Records shown:
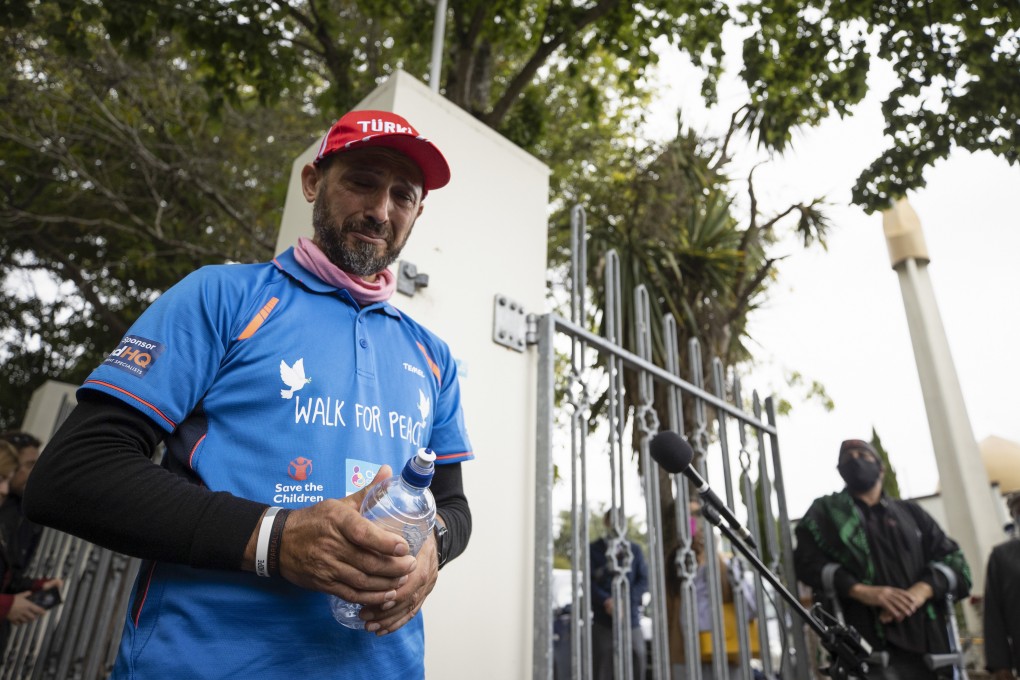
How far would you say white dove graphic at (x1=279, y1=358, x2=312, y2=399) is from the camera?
51.3 inches

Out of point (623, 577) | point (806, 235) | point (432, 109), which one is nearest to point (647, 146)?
point (806, 235)

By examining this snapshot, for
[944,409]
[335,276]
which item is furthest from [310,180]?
[944,409]

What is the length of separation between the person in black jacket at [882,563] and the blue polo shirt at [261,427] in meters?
3.14

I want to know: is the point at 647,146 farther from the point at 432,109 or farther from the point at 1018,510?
the point at 432,109

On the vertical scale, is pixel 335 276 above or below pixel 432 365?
above

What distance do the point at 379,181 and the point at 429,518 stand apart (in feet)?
2.93

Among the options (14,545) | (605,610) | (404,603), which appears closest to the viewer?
(404,603)

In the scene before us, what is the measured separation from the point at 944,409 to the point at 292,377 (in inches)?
758

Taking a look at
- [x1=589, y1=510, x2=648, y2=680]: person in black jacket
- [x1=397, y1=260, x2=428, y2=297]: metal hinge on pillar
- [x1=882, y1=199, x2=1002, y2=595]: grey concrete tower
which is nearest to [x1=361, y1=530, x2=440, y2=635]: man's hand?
[x1=397, y1=260, x2=428, y2=297]: metal hinge on pillar

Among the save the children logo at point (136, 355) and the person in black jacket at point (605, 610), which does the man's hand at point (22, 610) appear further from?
the person in black jacket at point (605, 610)

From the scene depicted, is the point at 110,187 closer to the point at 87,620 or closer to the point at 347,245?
the point at 87,620

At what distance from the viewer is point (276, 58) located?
5230 millimetres

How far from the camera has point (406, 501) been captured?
3.55ft

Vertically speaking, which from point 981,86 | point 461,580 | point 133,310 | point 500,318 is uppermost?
point 133,310
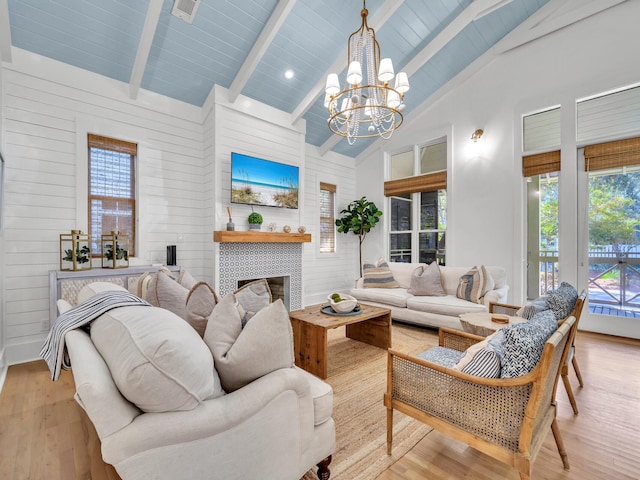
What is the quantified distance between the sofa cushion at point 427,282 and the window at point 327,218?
2242 mm

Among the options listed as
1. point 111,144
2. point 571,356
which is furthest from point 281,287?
point 571,356

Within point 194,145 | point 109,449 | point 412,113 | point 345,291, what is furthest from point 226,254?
point 412,113

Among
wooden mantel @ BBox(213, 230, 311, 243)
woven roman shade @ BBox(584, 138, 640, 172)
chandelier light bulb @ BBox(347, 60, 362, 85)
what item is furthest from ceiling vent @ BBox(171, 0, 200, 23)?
woven roman shade @ BBox(584, 138, 640, 172)

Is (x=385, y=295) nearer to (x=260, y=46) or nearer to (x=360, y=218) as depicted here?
(x=360, y=218)

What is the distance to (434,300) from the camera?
3992 mm

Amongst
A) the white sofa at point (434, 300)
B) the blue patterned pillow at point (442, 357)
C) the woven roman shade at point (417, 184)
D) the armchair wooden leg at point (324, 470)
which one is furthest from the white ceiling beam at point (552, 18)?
the armchair wooden leg at point (324, 470)

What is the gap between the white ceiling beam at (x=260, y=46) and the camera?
3279 millimetres

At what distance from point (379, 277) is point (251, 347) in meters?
3.82

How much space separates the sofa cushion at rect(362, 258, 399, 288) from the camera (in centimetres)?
477

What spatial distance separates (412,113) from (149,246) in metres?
5.01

Aim:
Please render every line of the records above as a JSON list of strings, one string per line, leaving out blank lines and the pictures.

Solution for this exercise:
[
  "How far would you say white dove graphic at (x1=279, y1=358, x2=312, y2=399) is from the camera?",
  "51.3 inches",
  "Out of point (623, 577) | point (806, 235) | point (432, 109), which one is nearest to point (647, 146)?",
  "point (806, 235)",
  "By examining this snapshot, for",
  "[944,409]",
  "[335,276]",
  "which item is furthest from [310,180]?",
  "[944,409]",
  "What is the length of separation between the person in black jacket at [882,563] and the blue polo shirt at [261,427] in meters?",
  "3.14",
  "I want to know: is the point at 647,146 farther from the point at 432,109 or farther from the point at 1018,510?",
  "the point at 432,109",
  "On the vertical scale, is pixel 335 276 above or below pixel 432 365?",
  "above",
  "What distance do the point at 379,181 and the point at 429,518 stand apart (in feet)?",
  "2.93",
  "Among the options (14,545) | (605,610) | (404,603), which appears closest to the viewer?",
  "(404,603)",
  "In the scene before us, what is the measured separation from the point at 944,409 to the point at 292,377 (in inches)?",
  "758",
  "Taking a look at",
  "- [x1=589, y1=510, x2=648, y2=680]: person in black jacket",
  "- [x1=397, y1=260, x2=428, y2=297]: metal hinge on pillar",
  "- [x1=882, y1=199, x2=1002, y2=595]: grey concrete tower",
  "which is nearest to [x1=361, y1=530, x2=440, y2=635]: man's hand?",
  "[x1=397, y1=260, x2=428, y2=297]: metal hinge on pillar",
  "Among the save the children logo at point (136, 355) and the person in black jacket at point (605, 610), which does the man's hand at point (22, 610) appear further from?",
  "the person in black jacket at point (605, 610)",
  "From the scene depicted, is the point at 110,187 closer to the point at 87,620 or closer to the point at 347,245?",
  "the point at 87,620",
  "At what distance from the viewer is point (276, 58) located?",
  "5230 millimetres",
  "How far from the camera has point (406, 501) been captured?",
  "3.55ft",
  "Vertically speaking, which from point 981,86 | point 461,580 | point 133,310 | point 500,318 is uppermost?",
  "point 133,310",
  "What is the quantified distance between the sofa cushion at point 427,282 and the window at point 327,218?",
  "2242 mm",
  "Among the options listed as",
  "1. point 111,144",
  "2. point 571,356",
  "which is furthest from point 281,287?",
  "point 571,356",
  "Within point 194,145 | point 109,449 | point 412,113 | point 345,291, what is furthest from point 226,254?",
  "point 412,113",
  "Among",
  "wooden mantel @ BBox(213, 230, 311, 243)",
  "woven roman shade @ BBox(584, 138, 640, 172)",
  "chandelier light bulb @ BBox(347, 60, 362, 85)",
  "what item is furthest from ceiling vent @ BBox(171, 0, 200, 23)?",
  "woven roman shade @ BBox(584, 138, 640, 172)",
  "Is (x=385, y=295) nearer to (x=260, y=46) or nearer to (x=360, y=218) as depicted here?",
  "(x=360, y=218)",
  "What is the distance to (434,300) from the camera?",
  "3992 mm",
  "Amongst",
  "A) the white sofa at point (434, 300)",
  "B) the blue patterned pillow at point (442, 357)",
  "C) the woven roman shade at point (417, 184)",
  "D) the armchair wooden leg at point (324, 470)",
  "which one is furthest from the white ceiling beam at point (552, 18)?",
  "the armchair wooden leg at point (324, 470)",
  "What is the gap between the white ceiling beam at (x=260, y=46) and the camera?",
  "3279 millimetres",
  "At what distance from point (379, 277) is point (251, 347) in meters?",
  "3.82",
  "How much space separates the sofa cushion at rect(362, 258, 399, 288) from the camera (in centimetres)?",
  "477",
  "What spatial distance separates (412,113) from (149,246) in metres?",
  "5.01"
]